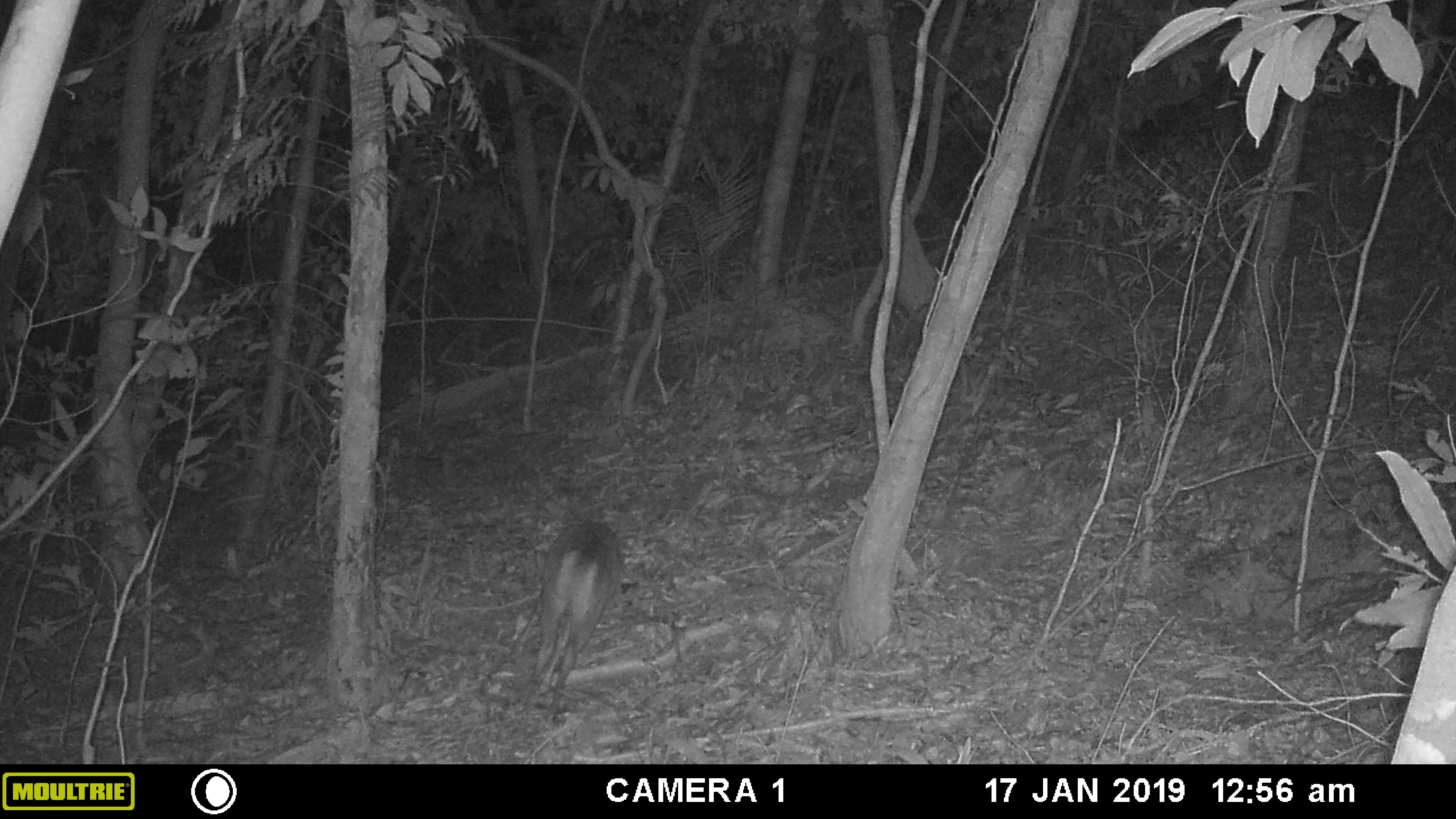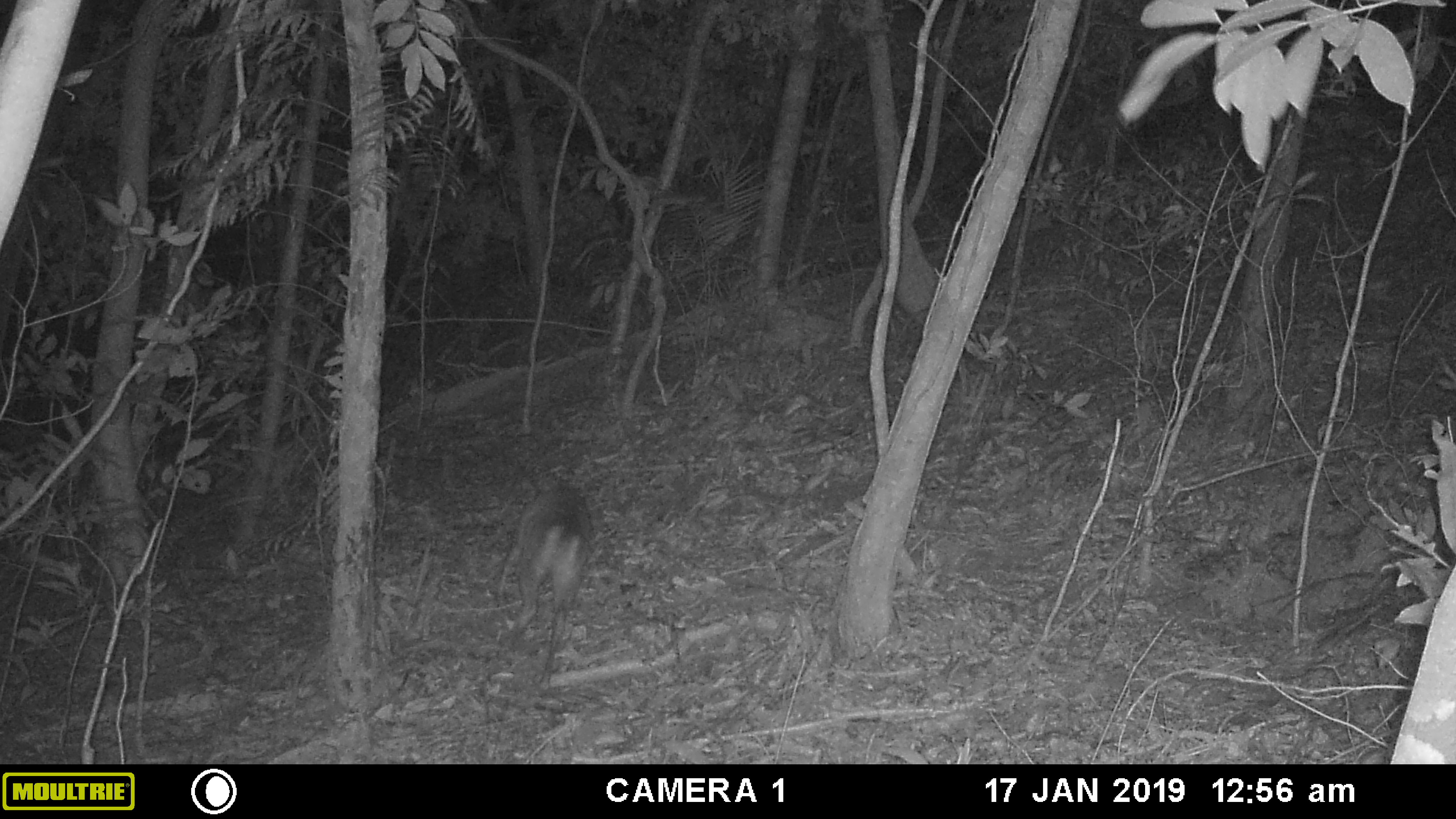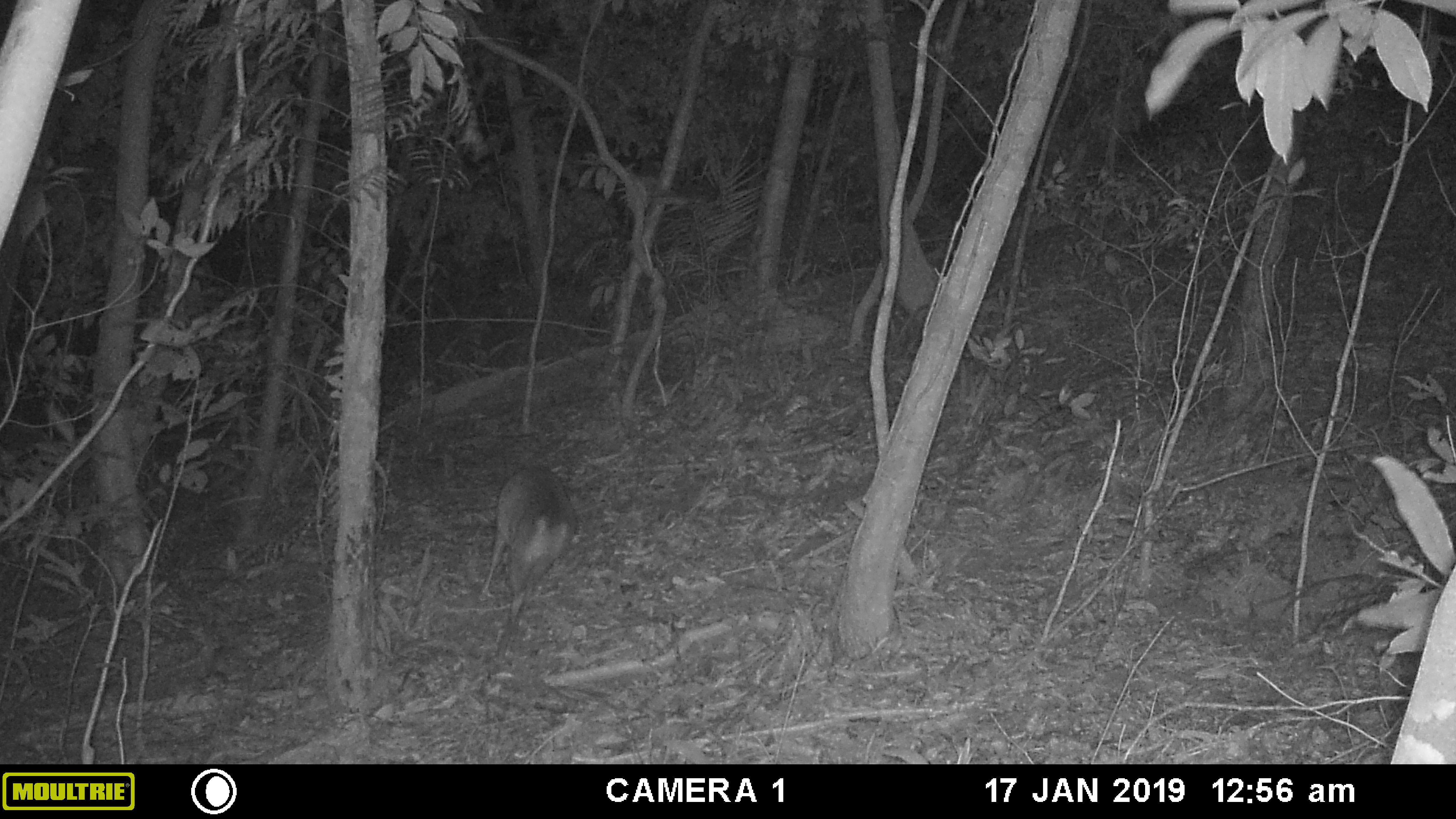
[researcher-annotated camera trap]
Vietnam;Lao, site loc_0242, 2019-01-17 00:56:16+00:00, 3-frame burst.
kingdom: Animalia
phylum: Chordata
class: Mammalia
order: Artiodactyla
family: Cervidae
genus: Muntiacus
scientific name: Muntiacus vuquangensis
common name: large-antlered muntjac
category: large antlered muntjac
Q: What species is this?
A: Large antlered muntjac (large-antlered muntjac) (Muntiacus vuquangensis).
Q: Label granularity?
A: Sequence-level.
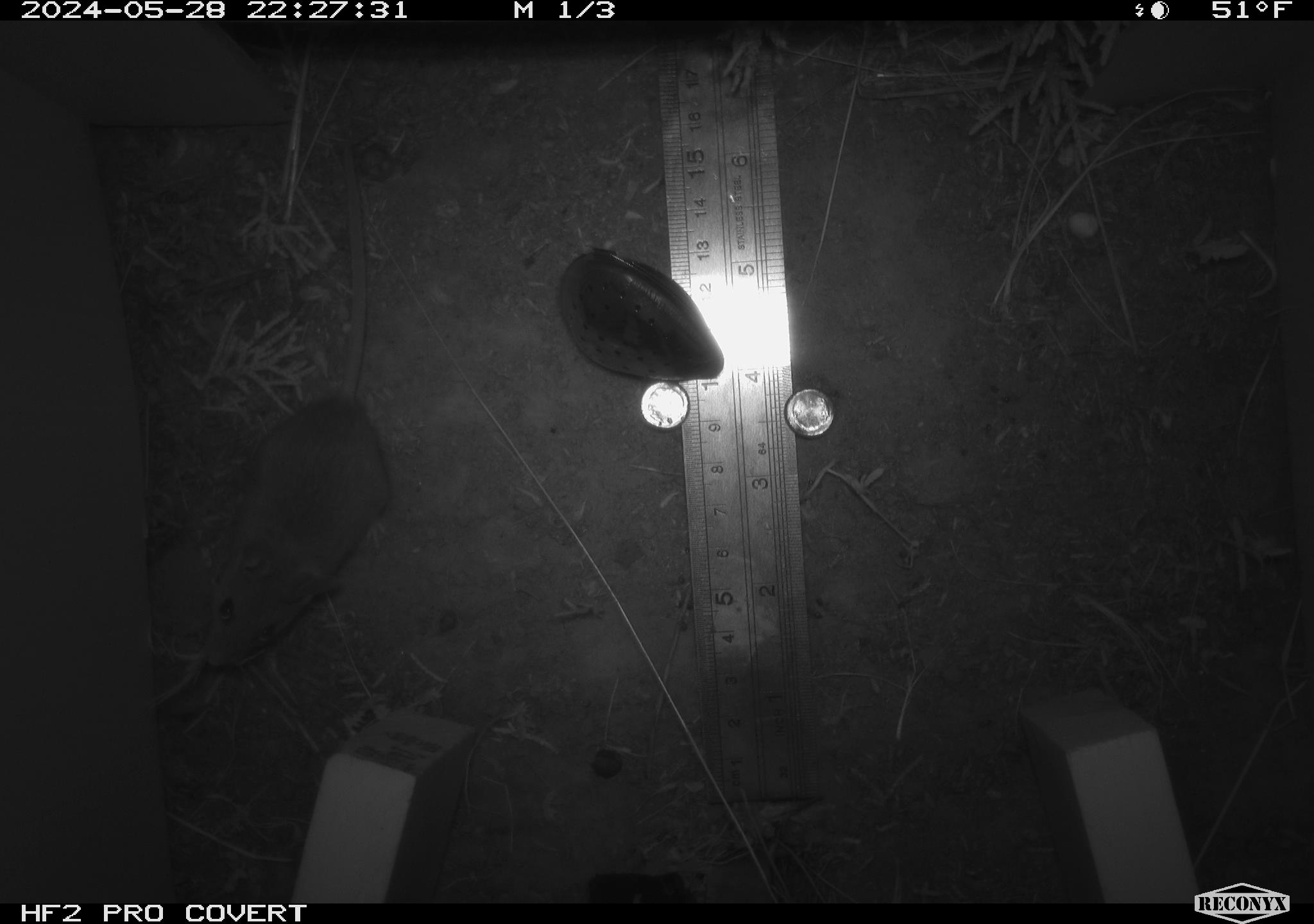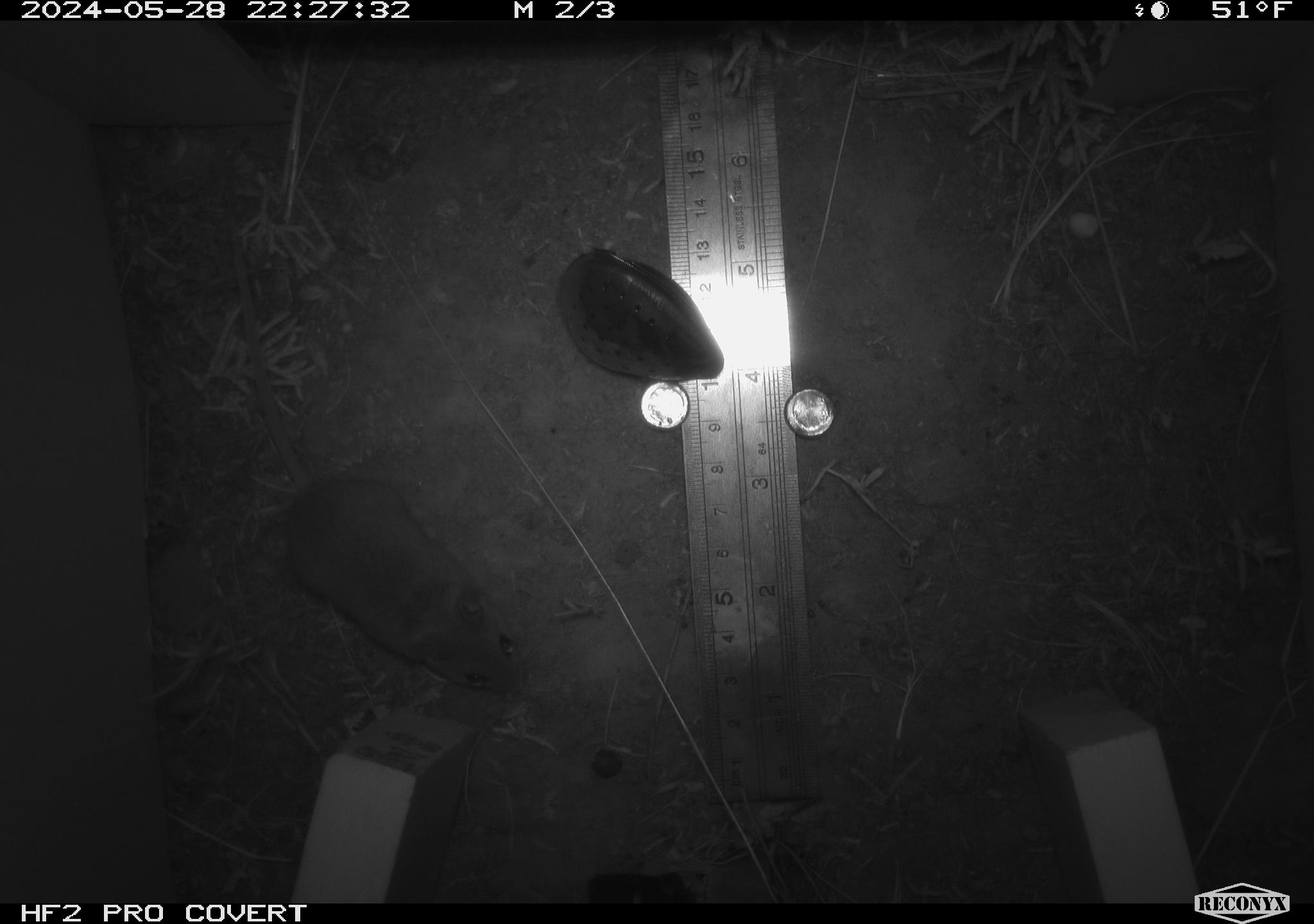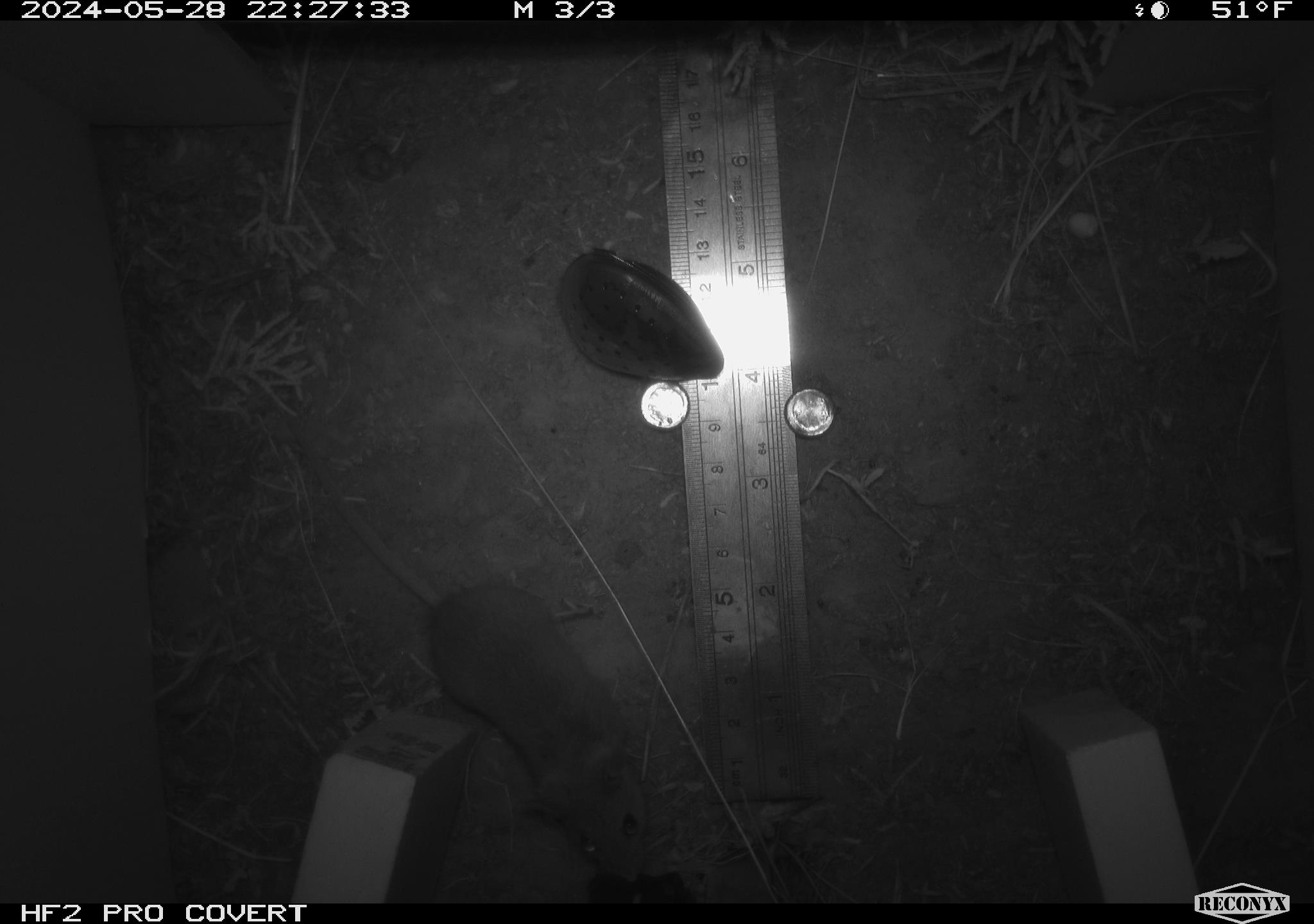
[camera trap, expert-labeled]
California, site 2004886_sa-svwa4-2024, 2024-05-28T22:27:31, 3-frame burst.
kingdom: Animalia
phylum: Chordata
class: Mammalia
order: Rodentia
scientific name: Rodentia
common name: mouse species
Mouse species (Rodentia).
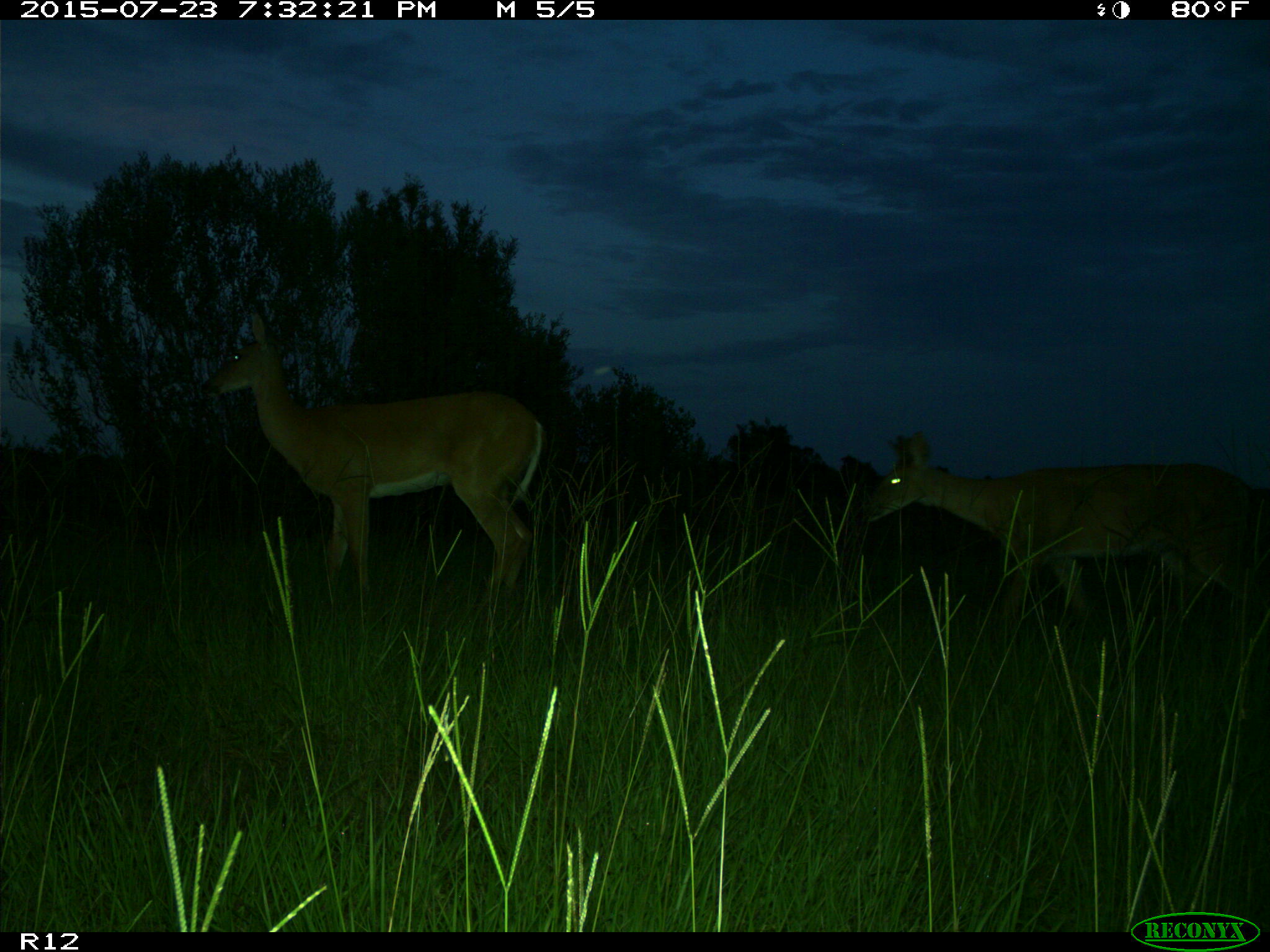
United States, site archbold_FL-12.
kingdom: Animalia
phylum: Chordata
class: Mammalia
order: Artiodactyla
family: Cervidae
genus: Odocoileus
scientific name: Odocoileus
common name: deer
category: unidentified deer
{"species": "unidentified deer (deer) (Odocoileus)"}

·····

## What is required
From the first line of the entries above down to the line holding "A: Sequence-level.", quote each line exactly and nothing else, skipping pictures.

## Reply
[researcher-annotated camera trap]
Vietnam;Lao, site loc_0242, 2019-01-17 00:56:16+00:00, 3-frame burst.
kingdom: Animalia
phylum: Chordata
class: Mammalia
order: Artiodactyla
family: Cervidae
genus: Muntiacus
scientific name: Muntiacus vuquangensis
common name: large-antlered muntjac
category: large antlered muntjac
Q: What species is this?
A: Large antlered muntjac (large-antlered muntjac) (Muntiacus vuquangensis).
Q: Label granularity?
A: Sequence-level.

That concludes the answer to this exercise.